CONSIGNE:
Dans le texte ci-dessous consacré aux réactions d'élèves après l'attentat contre Charlie Hebdo, recopiez fidèlement le passage qui s'ouvre sur les mots contenant "Parler avec des" et se clôt sur "sommes pas profs.".

Effectivement... Il serait pourtant bon que certains journalistes aillent voir ailleurs que "là où ils sont, avec les gens qu'ils côtoient"...Les multiples témoignages rapportant des propos odieux sur Charlie Hebdo, affirmant qu'ils ont mérité l'attentat, s'inscrivent dans un problème auquel les profs doivent faire face depuis longtemps.
Parler avec des enfants qui défendent des terroristes est une expérience très violente. Honnêtement, je ne sais pas comment je m’en sortirais. Vous non plus. Mais nous n'avons pas à y faire face quand nous ne sommes pas profs.
En revanche, depuis mercredi matin, beaucoup d'enseignants témoignent de leurs difficultés face à des élèves qui ne partagent pas leur avis, leur profonde condamnation de l'attentat de mercredi 7 janvier, à Charlie Hebdo.
Tout ce que nous ne voyons pas forcément, là où nous sommes, avec les gens que nous côtoyons…
Être choqué, ce n'est pas être surpris.... Heureusement que les professeurs sont "choqués" d'ailleurs : s'ils ne l'étaient plus, la situation serait plus inquiétante encore. Mais pour l'auteur de l'article, ce choc, c'est l'expression d'un décalage, d'une inadéquation, d'une insuffisance des professeurs..[...] Sur France Inter vendredi 9 au matin, Marie-Claire, professeur de français à Reims confiait qu'en voyant une caricature, un élève dit que les musulmans sont traités de cons. Et l’enseignante de se rendre compte qu’il y a «une espèce de front». Ses élèves d’origine maghrébines et turcs disent «ça se fait pas». Pour eux, on ne peut pas rire du prophète. Il y a des sujets dont on ne peut pas rire…et l’enseignante avoue avoir été terriblement choquée par ces échanges.
Si l'on suit ce communiqué, les réactions sont donc ultra-minoritaires. Il n'y a donc pas de problème.[...] Faire confiance aux enseignants
Ce samedi, le ministère de l'éducation nationale a envoyé un communiqué en précisant que malgré ces témoignages, la minute de silence, «dans la très grande majorité des cas» s'était bien déroulée et que «les personnels ont été à l’écoute des élèves»:
«Néanmoins certains cas de perturbations de la minute de silence par des élèves nous ont été signalés. Sur la base de remontées purement déclaratives faites à ce stade, cela concernerait des élèves, généralement isolés, dans environ 70 établissements sur les 64 000 que l'on compte sur tout le territoire. Les services du ministère ont recoupé les remontées de terrain par une veille internet / réseaux sociaux, spécifique à la question du non respect de la minute de silence. Cette veille relève un faible nombre de messages portant spécifiquement sur ce sujet. Les cas de perturbations ont donc été très minoritaires, mais ils ont été pris très au sérieux. Ils ont été traités localement par les équipes éducatives, entre dialogue éducatif et sanctions proportionnées à la gravité des faits, allant du rappel à l'ordre à la convocation de conseil de discipline.»

DONNÉES FOURNIES:
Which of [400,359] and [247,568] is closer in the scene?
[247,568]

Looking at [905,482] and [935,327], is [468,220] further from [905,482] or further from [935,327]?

RÉPONSE COMPLÈTE:
Parler avec des enfants qui défendent des terroristes est une expérience très violente. Honnêtement, je ne sais pas comment je m’en sortirais. Vous non plus. Mais nous n'avons pas à y faire face quand nous ne sommes pas profs.